* _Required action_: When you repeat the listing below, keep every word exactly and leave out each picture.

* _Data records_:
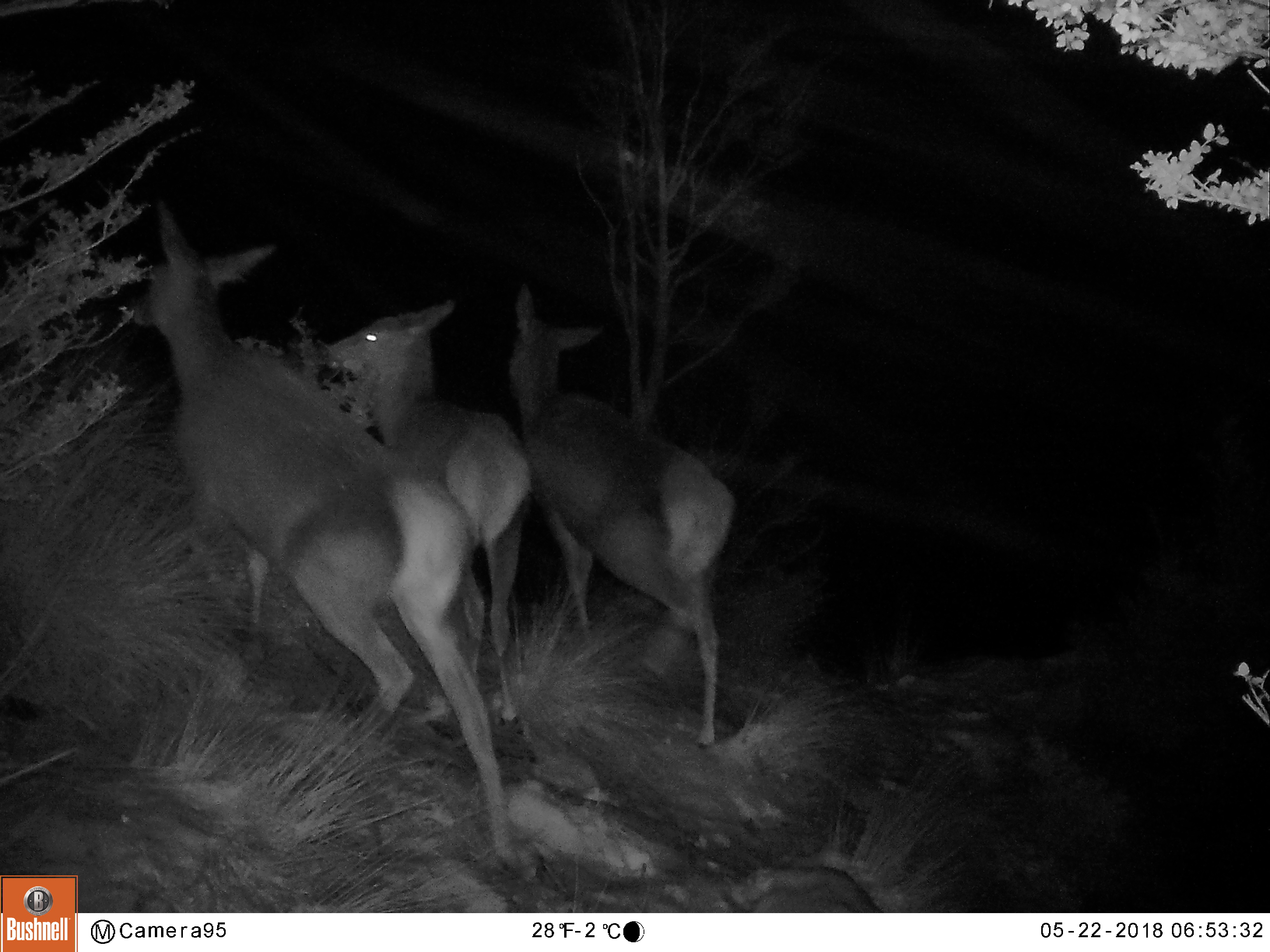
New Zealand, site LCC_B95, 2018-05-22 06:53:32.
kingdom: Animalia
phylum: Chordata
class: Mammalia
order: Artiodactyla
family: Cervidae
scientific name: Cervidae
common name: deer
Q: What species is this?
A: Deer (Cervidae).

* _Result of the exercise_:
New Zealand, site LCC_B95, 2018-05-22 06:53:32.
kingdom: Animalia
phylum: Chordata
class: Mammalia
order: Artiodactyla
family: Cervidae
scientific name: Cervidae
common name: deer
Q: What species is this?
A: Deer (Cervidae).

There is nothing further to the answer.